[The data — start]

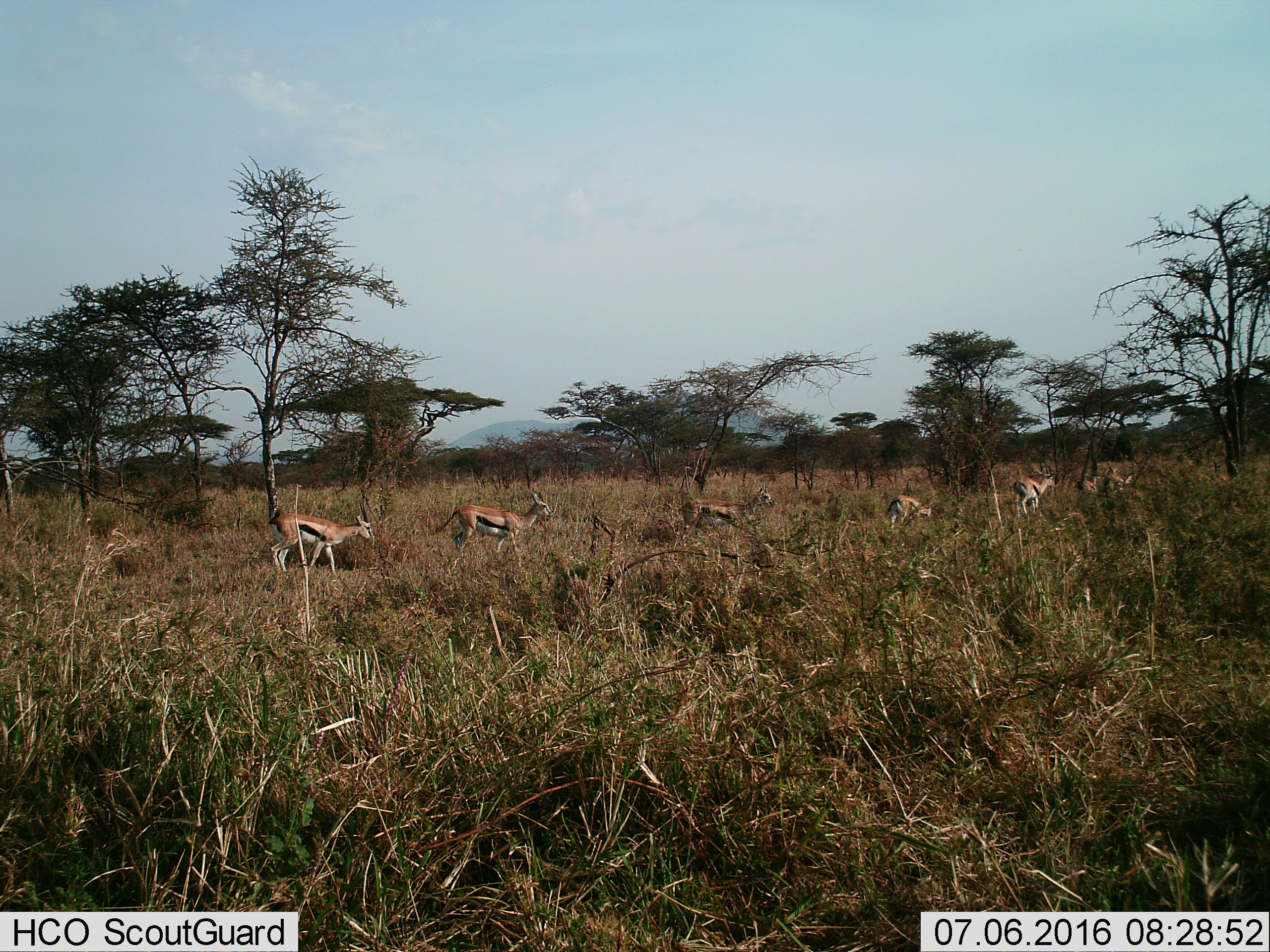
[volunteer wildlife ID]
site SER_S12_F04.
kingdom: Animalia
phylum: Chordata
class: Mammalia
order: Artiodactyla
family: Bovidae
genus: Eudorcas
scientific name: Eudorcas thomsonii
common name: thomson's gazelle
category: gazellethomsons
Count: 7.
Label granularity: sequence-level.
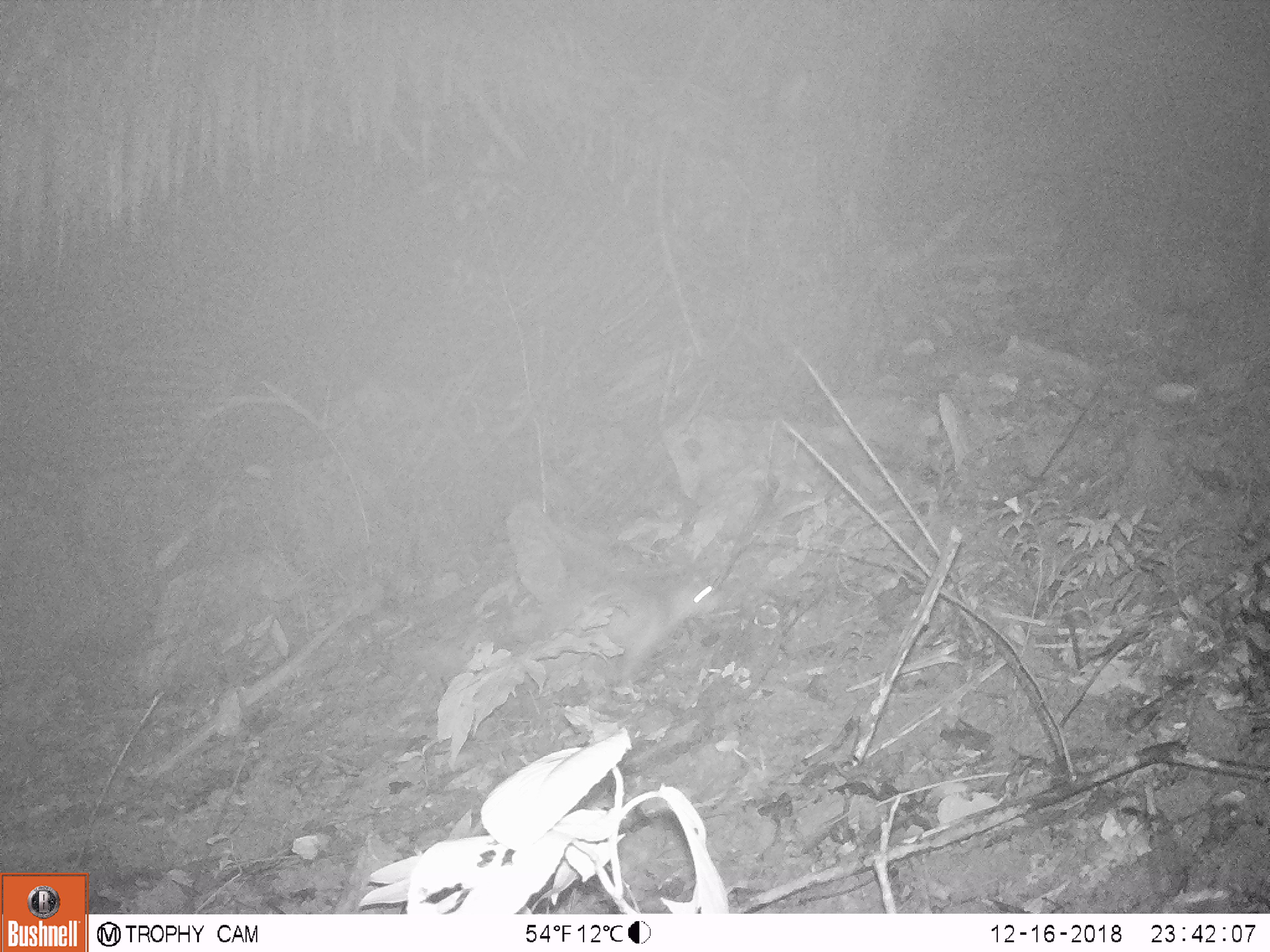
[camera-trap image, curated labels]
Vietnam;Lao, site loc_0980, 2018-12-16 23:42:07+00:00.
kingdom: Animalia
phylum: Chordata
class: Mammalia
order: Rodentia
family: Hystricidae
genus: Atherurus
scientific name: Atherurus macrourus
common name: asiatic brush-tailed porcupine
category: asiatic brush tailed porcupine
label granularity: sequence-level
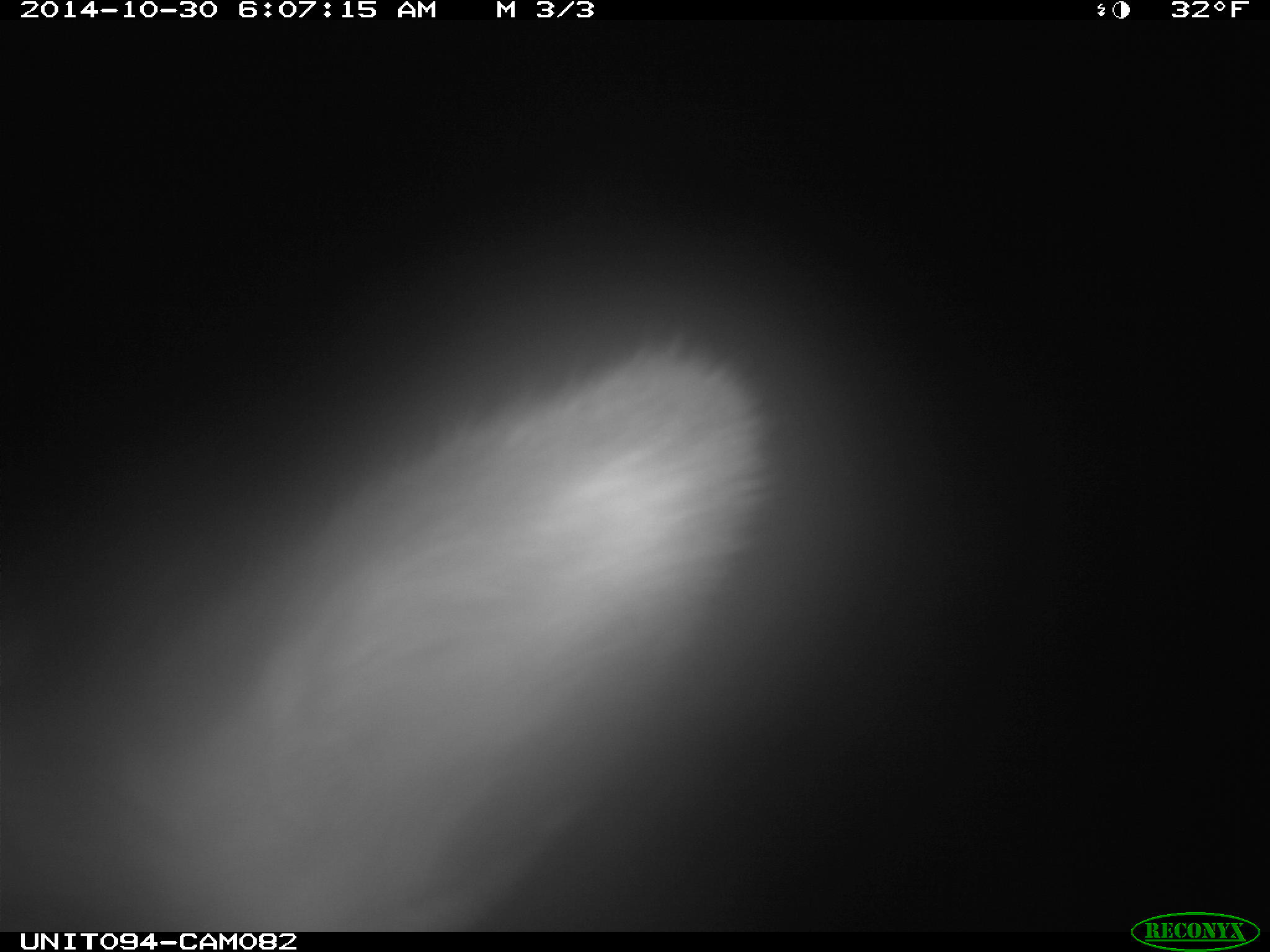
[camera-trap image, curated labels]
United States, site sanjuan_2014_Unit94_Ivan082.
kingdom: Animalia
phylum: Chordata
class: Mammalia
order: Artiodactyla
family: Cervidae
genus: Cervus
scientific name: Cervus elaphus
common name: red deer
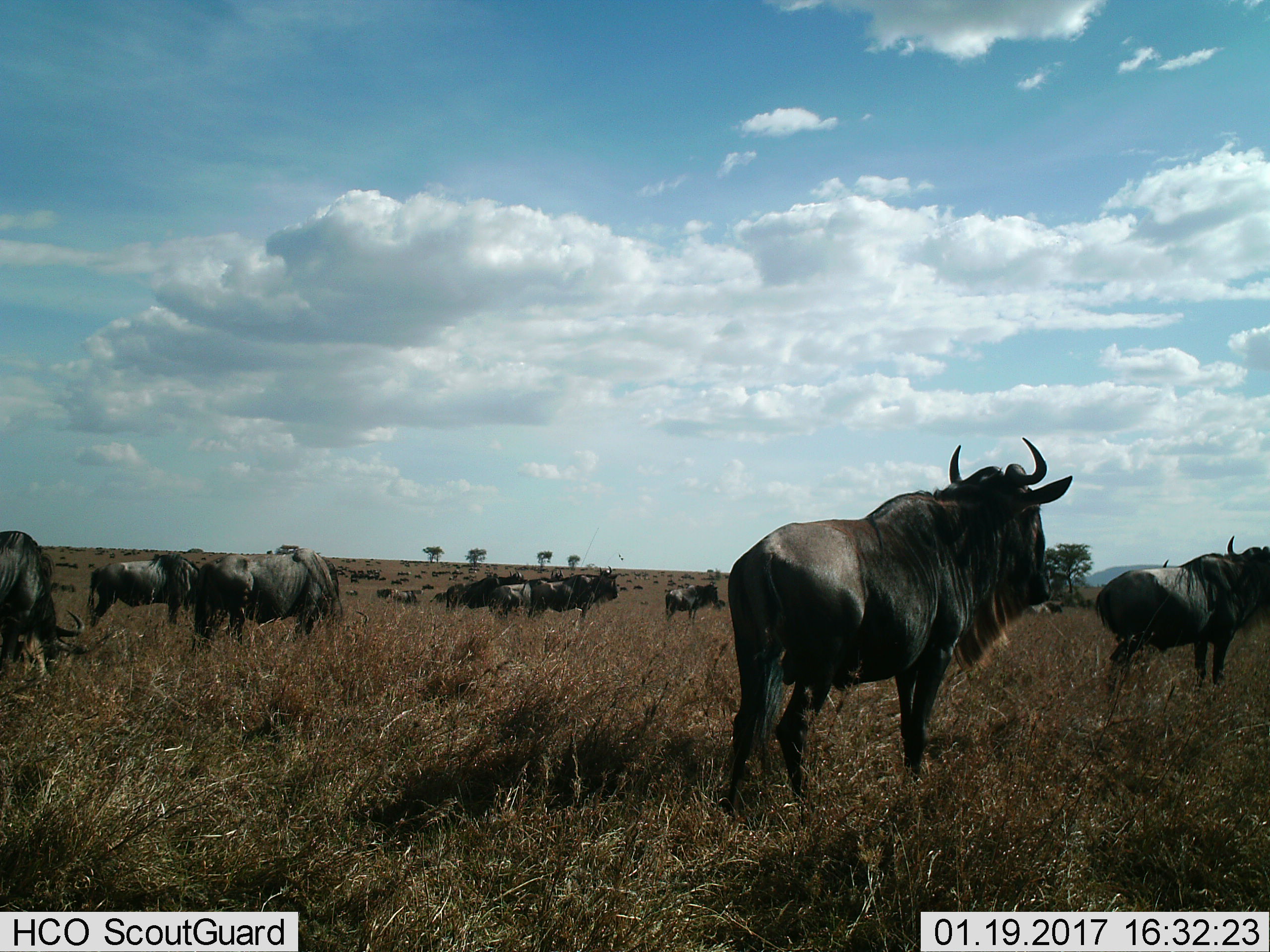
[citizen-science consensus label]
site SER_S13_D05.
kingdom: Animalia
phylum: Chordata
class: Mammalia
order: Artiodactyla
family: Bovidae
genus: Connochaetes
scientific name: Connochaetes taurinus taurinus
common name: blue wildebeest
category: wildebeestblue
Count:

[The data — finish]

→ What you will do
Transcribe every entry word for word, but skip the pictures.

→ Answer space
[volunteer wildlife ID]
site SER_S12_F04.
kingdom: Animalia
phylum: Chordata
class: Mammalia
order: Artiodactyla
family: Bovidae
genus: Eudorcas
scientific name: Eudorcas thomsonii
common name: thomson's gazelle
category: gazellethomsons
Count: 7.
Label granularity: sequence-level.
[camera-trap image, curated labels]
Vietnam;Lao, site loc_0980, 2018-12-16 23:42:07+00:00.
kingdom: Animalia
phylum: Chordata
class: Mammalia
order: Rodentia
family: Hystricidae
genus: Atherurus
scientific name: Atherurus macrourus
common name: asiatic brush-tailed porcupine
category: asiatic brush tailed porcupine
label granularity: sequence-level
[camera-trap image, curated labels]
United States, site sanjuan_2014_Unit94_Ivan082.
kingdom: Animalia
phylum: Chordata
class: Mammalia
order: Artiodactyla
family: Cervidae
genus: Cervus
scientific name: Cervus elaphus
common name: red deer
[citizen-science consensus label]
site SER_S13_D05.
kingdom: Animalia
phylum: Chordata
class: Mammalia
order: Artiodactyla
family: Bovidae
genus: Connochaetes
scientific name: Connochaetes taurinus taurinus
common name: blue wildebeest
category: wildebeestblue
Count:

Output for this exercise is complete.